== PROVIDED PASSAGE ==

Current UFC middleweight champion Anderson Silva is most widely considered the greatest fighter of all-time in MMA, but today, I'm going to take a look at his career, break down some key statistics and strength of opponents and also look at those closest to challenging his throne to determine if Silva truly is the best we've ever seen in MMA history.

 

An overview of Silva's early career prior to the UFC

Silva first stepped foot into the MMA arena all the way back in 1997 where he started competing in his home country of Brazil. He went 9-1 through his first 10 fights, with his only loss coming to fellow countryman Luiz Azeredo by decision in his third professional bout. 

Over his next 11 fights, Silva would compile an 8-3 record overall, marking the only other losses he would ever suffer in his career. Those three losses came to Daiju Takase by triangle choke, Ryo Chonan by flying scissor heel hook (still considered to be one of the greatest submission finishes in MMA history) and Yushin Okami by disqualification when Silva used an illegal upkick and was subsequently disqualified. 

In those years leading up to 2006, when he first debuted in the UFC, Silva was already gaining quite a reputation for battering opponents with some of the most vicious striking the sport had ever seen. Silva blasted former UFC welterweight champion Carlos Newton with a flying knee in Pride that stands as one of the quickest and most devastating knockouts ever.

Silva knocks out Newton (photo by Susumu Nagao)

He also dispatched of Alex Stiebling, who earned a nickname in those days being called "The Brazilian Killa" by defeating several Brazilian fighters. Silva punished him viciously and finished the fight at just over one minute in the first round when they met in Pride.

Silva also faced British bad boy Lee Murray, who at the time was most known for being the fighter who allegedly knocked out former UFC champion Tito Ortiz in a London street fight following UFC 38 back in 2002. Beyond his street-fighting acumen, Murray was a tough-as-nails boxer with heavy hands, but when he faced Silva, he found out what world-class striking was all about.

UFC commentator Joe Rogan remembers what Silva was like in that fight with Murray, as he told the story on a recent podcast where he talked about the UFC champion:

Anderson Silva became Anderson Silva when he went to England. England was where it all came together for him. It wasn't until he went to England and went to Cage Rage, that's when he became Anderson Silva. He was beating the f*** out of Lee Murray.  He was f***ing his legs up and Murray is tough as s***. 

Even during his early years, Silva was a finisher. He had 17 wins going into his UFC career and he put away 13 of those opponents by knockout or submission. Back in 2005, I called Silva one of the best strikers in all of MMA, and noted that the UFC would be well served to add him to their middleweight division (via MMAWeekly.com).

He’s almost on everyone’s top 5 list for middleweights, but since he hasn’t fought in Pride in a while somehow he’s faded from the spotlight that he so richly deserves. He struggles sometimes when the fight goes to the ground, but he is bar none, the best striker in the middleweight division. No one even comes close when it comes to the stand-up game in MMA, and there are some great strikers out there. Anyone that decides to stand with Silva usually ends up on the bad end of one of his razor sharp knee strikes and with wins over Jeremy Horn, Carlos Newton, and Jorge Rivera, his record speaks for itself. The UFC would be greatly served to pick up this free agent and put him in the octagon.

===

EXERCISE AIM => Continue the article on Anderson Silva's career, beginning immediately after its final sentence.

== STORED RECORDS ==

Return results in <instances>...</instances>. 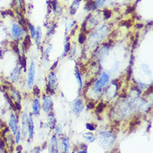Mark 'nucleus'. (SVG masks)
Returning a JSON list of instances; mask_svg holds the SVG:
<instances>
[{
    "instance_id": "nucleus-24",
    "label": "nucleus",
    "mask_w": 153,
    "mask_h": 153,
    "mask_svg": "<svg viewBox=\"0 0 153 153\" xmlns=\"http://www.w3.org/2000/svg\"><path fill=\"white\" fill-rule=\"evenodd\" d=\"M56 27V24H54V23H52V24H50V28H49V31H48V34L50 35L51 34V33H54V28H55Z\"/></svg>"
},
{
    "instance_id": "nucleus-33",
    "label": "nucleus",
    "mask_w": 153,
    "mask_h": 153,
    "mask_svg": "<svg viewBox=\"0 0 153 153\" xmlns=\"http://www.w3.org/2000/svg\"><path fill=\"white\" fill-rule=\"evenodd\" d=\"M15 134H16V137H15V142H16V143H19V139H20V131L18 130L17 132Z\"/></svg>"
},
{
    "instance_id": "nucleus-26",
    "label": "nucleus",
    "mask_w": 153,
    "mask_h": 153,
    "mask_svg": "<svg viewBox=\"0 0 153 153\" xmlns=\"http://www.w3.org/2000/svg\"><path fill=\"white\" fill-rule=\"evenodd\" d=\"M110 15H111V12H110V10H109V9H105V10H104V16H105V19H109V18L110 17Z\"/></svg>"
},
{
    "instance_id": "nucleus-32",
    "label": "nucleus",
    "mask_w": 153,
    "mask_h": 153,
    "mask_svg": "<svg viewBox=\"0 0 153 153\" xmlns=\"http://www.w3.org/2000/svg\"><path fill=\"white\" fill-rule=\"evenodd\" d=\"M21 64H22V66L24 67V71H26V58H25V56H24V55L22 57Z\"/></svg>"
},
{
    "instance_id": "nucleus-41",
    "label": "nucleus",
    "mask_w": 153,
    "mask_h": 153,
    "mask_svg": "<svg viewBox=\"0 0 153 153\" xmlns=\"http://www.w3.org/2000/svg\"><path fill=\"white\" fill-rule=\"evenodd\" d=\"M33 152H40V148L34 149V151H33Z\"/></svg>"
},
{
    "instance_id": "nucleus-20",
    "label": "nucleus",
    "mask_w": 153,
    "mask_h": 153,
    "mask_svg": "<svg viewBox=\"0 0 153 153\" xmlns=\"http://www.w3.org/2000/svg\"><path fill=\"white\" fill-rule=\"evenodd\" d=\"M28 28H29L30 29V33H31V37L32 38H34L35 36V33H36V30H35V28L33 24H29V23H28Z\"/></svg>"
},
{
    "instance_id": "nucleus-39",
    "label": "nucleus",
    "mask_w": 153,
    "mask_h": 153,
    "mask_svg": "<svg viewBox=\"0 0 153 153\" xmlns=\"http://www.w3.org/2000/svg\"><path fill=\"white\" fill-rule=\"evenodd\" d=\"M134 9V7H130L129 9H127V13H130V12H132Z\"/></svg>"
},
{
    "instance_id": "nucleus-30",
    "label": "nucleus",
    "mask_w": 153,
    "mask_h": 153,
    "mask_svg": "<svg viewBox=\"0 0 153 153\" xmlns=\"http://www.w3.org/2000/svg\"><path fill=\"white\" fill-rule=\"evenodd\" d=\"M131 20H127V21H122V22H121V25H125V26H126L127 28H129V27H131Z\"/></svg>"
},
{
    "instance_id": "nucleus-35",
    "label": "nucleus",
    "mask_w": 153,
    "mask_h": 153,
    "mask_svg": "<svg viewBox=\"0 0 153 153\" xmlns=\"http://www.w3.org/2000/svg\"><path fill=\"white\" fill-rule=\"evenodd\" d=\"M15 109H16L17 110H21V106H20V104H19V102H15Z\"/></svg>"
},
{
    "instance_id": "nucleus-10",
    "label": "nucleus",
    "mask_w": 153,
    "mask_h": 153,
    "mask_svg": "<svg viewBox=\"0 0 153 153\" xmlns=\"http://www.w3.org/2000/svg\"><path fill=\"white\" fill-rule=\"evenodd\" d=\"M40 108H41V105H40V100H39L38 99H34L33 103V115H35V116L39 115Z\"/></svg>"
},
{
    "instance_id": "nucleus-4",
    "label": "nucleus",
    "mask_w": 153,
    "mask_h": 153,
    "mask_svg": "<svg viewBox=\"0 0 153 153\" xmlns=\"http://www.w3.org/2000/svg\"><path fill=\"white\" fill-rule=\"evenodd\" d=\"M12 34L15 40H19L24 34V30L19 25L14 24L12 27Z\"/></svg>"
},
{
    "instance_id": "nucleus-3",
    "label": "nucleus",
    "mask_w": 153,
    "mask_h": 153,
    "mask_svg": "<svg viewBox=\"0 0 153 153\" xmlns=\"http://www.w3.org/2000/svg\"><path fill=\"white\" fill-rule=\"evenodd\" d=\"M34 76H35V66L33 62H32L30 64L29 69H28V87H31L34 81Z\"/></svg>"
},
{
    "instance_id": "nucleus-29",
    "label": "nucleus",
    "mask_w": 153,
    "mask_h": 153,
    "mask_svg": "<svg viewBox=\"0 0 153 153\" xmlns=\"http://www.w3.org/2000/svg\"><path fill=\"white\" fill-rule=\"evenodd\" d=\"M40 89H39V87L37 85H35V86L33 87V95H34L35 96H38V95H40Z\"/></svg>"
},
{
    "instance_id": "nucleus-22",
    "label": "nucleus",
    "mask_w": 153,
    "mask_h": 153,
    "mask_svg": "<svg viewBox=\"0 0 153 153\" xmlns=\"http://www.w3.org/2000/svg\"><path fill=\"white\" fill-rule=\"evenodd\" d=\"M85 34L84 33H81L79 35V38H78V41H79V43L80 44H83L85 42Z\"/></svg>"
},
{
    "instance_id": "nucleus-37",
    "label": "nucleus",
    "mask_w": 153,
    "mask_h": 153,
    "mask_svg": "<svg viewBox=\"0 0 153 153\" xmlns=\"http://www.w3.org/2000/svg\"><path fill=\"white\" fill-rule=\"evenodd\" d=\"M87 108L88 109H92V108H94V103H92V102H90L88 104V105H87Z\"/></svg>"
},
{
    "instance_id": "nucleus-27",
    "label": "nucleus",
    "mask_w": 153,
    "mask_h": 153,
    "mask_svg": "<svg viewBox=\"0 0 153 153\" xmlns=\"http://www.w3.org/2000/svg\"><path fill=\"white\" fill-rule=\"evenodd\" d=\"M46 92L48 93V94H50V95H53L54 93V90L53 89L52 87H50V85H47V87H46Z\"/></svg>"
},
{
    "instance_id": "nucleus-1",
    "label": "nucleus",
    "mask_w": 153,
    "mask_h": 153,
    "mask_svg": "<svg viewBox=\"0 0 153 153\" xmlns=\"http://www.w3.org/2000/svg\"><path fill=\"white\" fill-rule=\"evenodd\" d=\"M99 137H100V144H103L104 146H111L116 140V136L110 131L101 132V133H100Z\"/></svg>"
},
{
    "instance_id": "nucleus-40",
    "label": "nucleus",
    "mask_w": 153,
    "mask_h": 153,
    "mask_svg": "<svg viewBox=\"0 0 153 153\" xmlns=\"http://www.w3.org/2000/svg\"><path fill=\"white\" fill-rule=\"evenodd\" d=\"M21 151H22V146H18V148H17V151L18 152H21Z\"/></svg>"
},
{
    "instance_id": "nucleus-23",
    "label": "nucleus",
    "mask_w": 153,
    "mask_h": 153,
    "mask_svg": "<svg viewBox=\"0 0 153 153\" xmlns=\"http://www.w3.org/2000/svg\"><path fill=\"white\" fill-rule=\"evenodd\" d=\"M104 107H105V105L101 102V103H100L99 105H98L97 106V108H96V112L97 113H101L103 110H104Z\"/></svg>"
},
{
    "instance_id": "nucleus-28",
    "label": "nucleus",
    "mask_w": 153,
    "mask_h": 153,
    "mask_svg": "<svg viewBox=\"0 0 153 153\" xmlns=\"http://www.w3.org/2000/svg\"><path fill=\"white\" fill-rule=\"evenodd\" d=\"M104 3H105V0H96L95 6H96V8H100L101 6H103Z\"/></svg>"
},
{
    "instance_id": "nucleus-7",
    "label": "nucleus",
    "mask_w": 153,
    "mask_h": 153,
    "mask_svg": "<svg viewBox=\"0 0 153 153\" xmlns=\"http://www.w3.org/2000/svg\"><path fill=\"white\" fill-rule=\"evenodd\" d=\"M9 126L11 128L13 133L15 134L18 131V118L14 115H12L9 120Z\"/></svg>"
},
{
    "instance_id": "nucleus-18",
    "label": "nucleus",
    "mask_w": 153,
    "mask_h": 153,
    "mask_svg": "<svg viewBox=\"0 0 153 153\" xmlns=\"http://www.w3.org/2000/svg\"><path fill=\"white\" fill-rule=\"evenodd\" d=\"M35 41H36V44L37 45H40V40H41V29L40 27L37 28V30H36V33H35Z\"/></svg>"
},
{
    "instance_id": "nucleus-14",
    "label": "nucleus",
    "mask_w": 153,
    "mask_h": 153,
    "mask_svg": "<svg viewBox=\"0 0 153 153\" xmlns=\"http://www.w3.org/2000/svg\"><path fill=\"white\" fill-rule=\"evenodd\" d=\"M31 45V40H30V36L29 35H26V37L24 40V43H23V48H24L25 50H28V48L30 47Z\"/></svg>"
},
{
    "instance_id": "nucleus-17",
    "label": "nucleus",
    "mask_w": 153,
    "mask_h": 153,
    "mask_svg": "<svg viewBox=\"0 0 153 153\" xmlns=\"http://www.w3.org/2000/svg\"><path fill=\"white\" fill-rule=\"evenodd\" d=\"M85 9H86L88 11H90V10H93L95 9H96V6H95V2L92 1V0H90L85 5Z\"/></svg>"
},
{
    "instance_id": "nucleus-9",
    "label": "nucleus",
    "mask_w": 153,
    "mask_h": 153,
    "mask_svg": "<svg viewBox=\"0 0 153 153\" xmlns=\"http://www.w3.org/2000/svg\"><path fill=\"white\" fill-rule=\"evenodd\" d=\"M28 134H29V138L32 139L33 136V118L31 117V115L28 119Z\"/></svg>"
},
{
    "instance_id": "nucleus-8",
    "label": "nucleus",
    "mask_w": 153,
    "mask_h": 153,
    "mask_svg": "<svg viewBox=\"0 0 153 153\" xmlns=\"http://www.w3.org/2000/svg\"><path fill=\"white\" fill-rule=\"evenodd\" d=\"M49 83L48 85H50V87H52L53 89L54 90L56 88V84H57V77H56V74L54 73V72H51L50 74V75H49Z\"/></svg>"
},
{
    "instance_id": "nucleus-21",
    "label": "nucleus",
    "mask_w": 153,
    "mask_h": 153,
    "mask_svg": "<svg viewBox=\"0 0 153 153\" xmlns=\"http://www.w3.org/2000/svg\"><path fill=\"white\" fill-rule=\"evenodd\" d=\"M75 76H76V79L78 80V82H79V86H80V88H81L82 87V80H81V78H80V73H79V71H78V69L75 70Z\"/></svg>"
},
{
    "instance_id": "nucleus-11",
    "label": "nucleus",
    "mask_w": 153,
    "mask_h": 153,
    "mask_svg": "<svg viewBox=\"0 0 153 153\" xmlns=\"http://www.w3.org/2000/svg\"><path fill=\"white\" fill-rule=\"evenodd\" d=\"M51 151H50V152H54V153H57L58 151V143H57V139L55 136H54L52 137V140H51Z\"/></svg>"
},
{
    "instance_id": "nucleus-31",
    "label": "nucleus",
    "mask_w": 153,
    "mask_h": 153,
    "mask_svg": "<svg viewBox=\"0 0 153 153\" xmlns=\"http://www.w3.org/2000/svg\"><path fill=\"white\" fill-rule=\"evenodd\" d=\"M86 128L89 130V131H95V126H93L92 124H90V123H87L86 124Z\"/></svg>"
},
{
    "instance_id": "nucleus-34",
    "label": "nucleus",
    "mask_w": 153,
    "mask_h": 153,
    "mask_svg": "<svg viewBox=\"0 0 153 153\" xmlns=\"http://www.w3.org/2000/svg\"><path fill=\"white\" fill-rule=\"evenodd\" d=\"M13 50H14L15 53H17L18 54H19V48H18V45H16V44L13 45Z\"/></svg>"
},
{
    "instance_id": "nucleus-5",
    "label": "nucleus",
    "mask_w": 153,
    "mask_h": 153,
    "mask_svg": "<svg viewBox=\"0 0 153 153\" xmlns=\"http://www.w3.org/2000/svg\"><path fill=\"white\" fill-rule=\"evenodd\" d=\"M43 100H44V110L45 111L46 113L50 112L52 107H53V101H52L50 96H45V95H43Z\"/></svg>"
},
{
    "instance_id": "nucleus-15",
    "label": "nucleus",
    "mask_w": 153,
    "mask_h": 153,
    "mask_svg": "<svg viewBox=\"0 0 153 153\" xmlns=\"http://www.w3.org/2000/svg\"><path fill=\"white\" fill-rule=\"evenodd\" d=\"M28 119L27 114L24 113V116H23V134H24V136L26 135V126L28 125Z\"/></svg>"
},
{
    "instance_id": "nucleus-38",
    "label": "nucleus",
    "mask_w": 153,
    "mask_h": 153,
    "mask_svg": "<svg viewBox=\"0 0 153 153\" xmlns=\"http://www.w3.org/2000/svg\"><path fill=\"white\" fill-rule=\"evenodd\" d=\"M57 64H58V61H56L55 63L54 64V65L51 67V70H53V69H55V67L57 66Z\"/></svg>"
},
{
    "instance_id": "nucleus-2",
    "label": "nucleus",
    "mask_w": 153,
    "mask_h": 153,
    "mask_svg": "<svg viewBox=\"0 0 153 153\" xmlns=\"http://www.w3.org/2000/svg\"><path fill=\"white\" fill-rule=\"evenodd\" d=\"M109 75L106 73H102L100 77L99 78V80L95 82V84L94 85V88H93V90H94L95 93H99L101 91V90L103 89V87L106 85V83L108 82L109 80Z\"/></svg>"
},
{
    "instance_id": "nucleus-6",
    "label": "nucleus",
    "mask_w": 153,
    "mask_h": 153,
    "mask_svg": "<svg viewBox=\"0 0 153 153\" xmlns=\"http://www.w3.org/2000/svg\"><path fill=\"white\" fill-rule=\"evenodd\" d=\"M83 108H84V105H83V103L81 100L79 99L74 100V105H73V112L75 114V115L81 113L83 110Z\"/></svg>"
},
{
    "instance_id": "nucleus-12",
    "label": "nucleus",
    "mask_w": 153,
    "mask_h": 153,
    "mask_svg": "<svg viewBox=\"0 0 153 153\" xmlns=\"http://www.w3.org/2000/svg\"><path fill=\"white\" fill-rule=\"evenodd\" d=\"M80 1H81V0H74V1L73 2V4H72L71 6H70V14L74 15L76 13L78 8H79V6H80Z\"/></svg>"
},
{
    "instance_id": "nucleus-13",
    "label": "nucleus",
    "mask_w": 153,
    "mask_h": 153,
    "mask_svg": "<svg viewBox=\"0 0 153 153\" xmlns=\"http://www.w3.org/2000/svg\"><path fill=\"white\" fill-rule=\"evenodd\" d=\"M49 124H50V129H54L56 126V119L54 117V114H50L49 115Z\"/></svg>"
},
{
    "instance_id": "nucleus-19",
    "label": "nucleus",
    "mask_w": 153,
    "mask_h": 153,
    "mask_svg": "<svg viewBox=\"0 0 153 153\" xmlns=\"http://www.w3.org/2000/svg\"><path fill=\"white\" fill-rule=\"evenodd\" d=\"M63 144H64V151L68 152L69 148V141L67 137H64V138L63 139Z\"/></svg>"
},
{
    "instance_id": "nucleus-42",
    "label": "nucleus",
    "mask_w": 153,
    "mask_h": 153,
    "mask_svg": "<svg viewBox=\"0 0 153 153\" xmlns=\"http://www.w3.org/2000/svg\"><path fill=\"white\" fill-rule=\"evenodd\" d=\"M136 28H141V27H142V25H141V24H136Z\"/></svg>"
},
{
    "instance_id": "nucleus-16",
    "label": "nucleus",
    "mask_w": 153,
    "mask_h": 153,
    "mask_svg": "<svg viewBox=\"0 0 153 153\" xmlns=\"http://www.w3.org/2000/svg\"><path fill=\"white\" fill-rule=\"evenodd\" d=\"M83 137H85V139L87 140L88 141L90 142H93L95 140V136L94 134L90 133V132H88V133H85L83 135Z\"/></svg>"
},
{
    "instance_id": "nucleus-36",
    "label": "nucleus",
    "mask_w": 153,
    "mask_h": 153,
    "mask_svg": "<svg viewBox=\"0 0 153 153\" xmlns=\"http://www.w3.org/2000/svg\"><path fill=\"white\" fill-rule=\"evenodd\" d=\"M61 131H62L61 126H57V127H56V133L57 134H60Z\"/></svg>"
},
{
    "instance_id": "nucleus-25",
    "label": "nucleus",
    "mask_w": 153,
    "mask_h": 153,
    "mask_svg": "<svg viewBox=\"0 0 153 153\" xmlns=\"http://www.w3.org/2000/svg\"><path fill=\"white\" fill-rule=\"evenodd\" d=\"M69 50H70V44L69 42H67L65 44V45H64V55H65Z\"/></svg>"
}]
</instances>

===

RIGHT ANSWER =>
In his final fight for Cage Rage before moving to the UFC in 2006, Silva landed one of the slickest and most creative knockouts when he used a reverse elbow to floor Tony Fryklund in the first round of their fight. It was really just a harbinger of things to come as Silva made his move to the UFC.

 

Silva's first days in the UFC and winning the belt

On day one in the UFC, Silva already had a target painted on his back because he was coming over from Japan with a reputation as a crafty standup fighter with nuclear power in his hands, elbows, knees and feet. First up to the challenge was former Ultimate Fighter competitor Chris Leben, who openly scoffed at Silva's prowess in the striking department.

Leben was pretty confident during his pre-fight interview with the UFC.

After he gets in there and I knock him out, he may want to go back to Japan or somewhere where the competition's a little easier. In the midst of me getting on the inside, getting through his punches, looking to take him down, he's going to leave his chin hanging out there and I'm going to break his jaw.

It took Silva all of 49 seconds to completely annihilate Leben while sending a clear message to the middleweight division that a new sheriff was in town. The Brazilian's history and record earned him a quick shot at the 185-pound title held then by Rich Franklin.

That fight didn't last much longer, with Silva dispatching Franklin with a barrage of knees to the body and head, winning the UFC middleweight belt at 2:59 in the first round.

Silva has never relinquished the title since that day—October 14, 2006.

 

The UFC kneels before Silva

Since that day, Silva's gone on an unprecedented streak through the UFC like no one has ever seen before. He's defended the middleweight title a record 10 times over the past seven years. 

During his reign, Silva has won 16 consecutive fights in total while competing in the UFC, yet another record he has laid claim to. Silva has 11 knockouts to his credit with the UFC, another top promotional mark. He's also taken home 12 post-fight bonuses, tied for most in UFC history. Seven of those bonuses came from knockout of the night, another record Silva holds all by himself.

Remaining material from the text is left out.